Agnolin e il giallo
del tripode sparito
ormai da 30 anni

L’accensione del tripode sul Ponte degli Alpini il 24 aprile 1987. CECCON
L’accensione del tripode sul Ponte degli Alpini il 24 aprile 1987. CECCON
14.03.2018

BASSANO. Il mistero del tripode scomparso. Non è un seguito del film “La guerra dei mondi” ma un piccolo giallo che inquieta il celebre ex arbitro bassanese Luigi Agnolin, che pure con i gialli (nel senso di cartellini) ha dimestichezza. E ora è alle prese con la sparizione, dai magazzini del Comune, di un suo cimelio dal buon valore artistico e dall'enorme importanza affettiva.

 

Tutto inizia nel 1987 quando, nel pieno della carriera, Agnolin organizza una storica staffetta della pace in giro per l’Italia con 4000 tedofori per conto dell’Aia, l’Associazione italiana arbitri presieduta allora da Giulio Campanati. Una marcia della fratellanza, anzi, secondo le sue parole all'epoca, «una festa del giocare insieme» in 17 tappe, con concerti, spettacoli, folclore locale e partecipazione di giovani. La fiaccola, al centro del Ponte degli Alpini (altri tempi), accende un braciere artistico ideato da Rinaldo Olivieri e realizzato dall'artista veronese Roberto da Ronco, detto Berto De Cogolo, maestro del ferro battuto. Un’opera alta due metri e mezzo, del peso di diversi quintali. La fiaccola concluderà il suo percorso il 15 maggio.

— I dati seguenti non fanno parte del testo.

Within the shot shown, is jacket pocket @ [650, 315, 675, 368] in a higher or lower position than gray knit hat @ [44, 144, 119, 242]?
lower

Poi il tripode viene preso in custodia dal Comune di Bassano: Agnolin concede all'amministrazione il permesso di usarlo in altre future manifestazioni sportive. In effetti il braciere, custodito nei magazzini di via Cereria, fa la sua comparsa in successive occasioni. Poi cade un po' nel dimenticatoio. Finché poche settimane fa all'ex arbitro, che fa la spola tra Bassano e la sua abitazione in Portogallo, viene in mente di cercarlo: sparito.